Another MIT collaboration initiated by the city-state of Andorra used AR to do large-scale community engagement, involving a population of 70,000 rather than a handful of community representatives. The Media Lab released an AR mobile app that allowed residents to see and comment upon a 3D model of the city “on their desk at home,” Noyman explained.

This year, both Apple and Google enabled AR as default in their devices, a sign that AR is “going to be something that we use seamlessly more and more,” Noyman said. If the trend continues, these kinds of large-scale civic engagement projects will become more and more feasible, as will other applications in local government. There is the potential for city workers in criminal justice, emergency management, and public works to benefit in new ways from data on places, objects, and people.

Consider the possibilities: Equipped with an AR headset, police officers approaching a building can literally see a 3D floor plan, info on past arrests at the address, and 311 reports about hazardous conditions. First responders can see where residents in distress have plotted their locations and visualize the safest rescue routes informed by real-time disaster data. And public works employees can identify potential hazards at worksites and view relevant repair info, like where a water pipe is located in proximity to other infrastructure. Rather than expending precious time calling up data, workers will simply encounter information in the course of their regular activities.

A number of startups have already created AR tech with these capabilities, if not yet these city applications. Blippar’s AR City mobile app embeds directions as well as info on local restaurants, hotels and more into users’ view of the city landscape. A motorcycle helmet from BMW visualizes route guidance and flashes warnings about roadwork into riders’ vision. White Raven’s AR for connected vehicles displays info on nearby entertainment and retail offers as the driver passes by.  It’s only a matter of integrating more existing data into these systems.

Partnerships with institutions like MIT that are already innovating in AR offer cities a way of experimenting with the technology without spending huge sums on products. A number of other institutions including the University of Washington, American University, and Shanghai University have begun exploring government applications of augmented reality, opening possibilities for collaboration with cities. And tech-focused government grants offer additional opportunities for funding. Earlier this year, the City of New Rochelle won $100,000 via the Bloomberg Mayors Challenge to use augmented reality for participatory development, and is now competing for the $5 million grand prize.

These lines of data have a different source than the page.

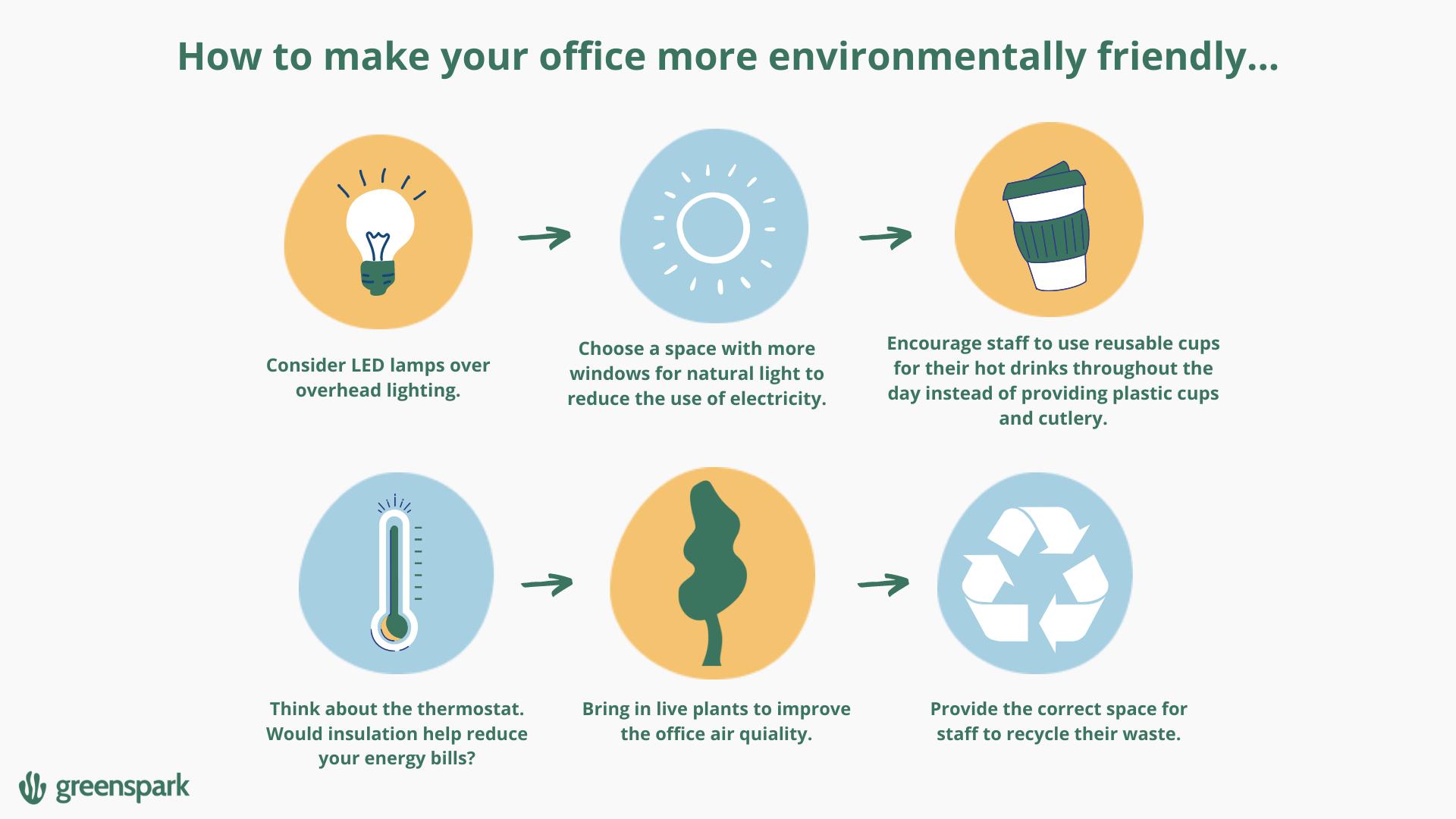 How to make your office more environmentally friendly...

Consider LED lamps over overhead lighting.

Choose a space with more windows for natural light to reduce the use of electricity.

Encourage staff to use reusable cups for their hot drinks throughout the day instead of providing plastic cups and cutlery.

Think about the thermostat. Would insulation help reduce your energy bills?

Bring in live plants to improve the office air quiality.

Provide the correct space for staff to recycle their waste.

greenspark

But partnerships are not the only way of integrating augmented reality into city operations. Recently Carolyn Bennett of the Boston Planning and Development Department presented the city’s use of AR for urban planning at the ESRI User Conference. Using its existing license with ESRI and the ArcGIS Urban tool, the department was able to visualize the effects of a major construction project in Boston Common, and in response reduced the initial height of the building. The City of Seattle also pursued augmented reality on its own, leveraging Microsoft’s Hololens in a series of public meetings on city zoning plans. The tool allowed residents to visualize potential developments in their neighborhoods, both providing info for meaningful public comment and alleviating unsubstantiated fears of change.

Imaginative officials and vendors can now help transform fieldwork, community engagement, and a number of other areas through augmented reality. To get the most out of these tools however, cities and vendors alike must involve workers and community leaders in designing and deploying these technologies. For AR to work, it must make users’ lives easier and their efforts more effective, rather than merely becoming another flashy piece of technology with little concrete benefit.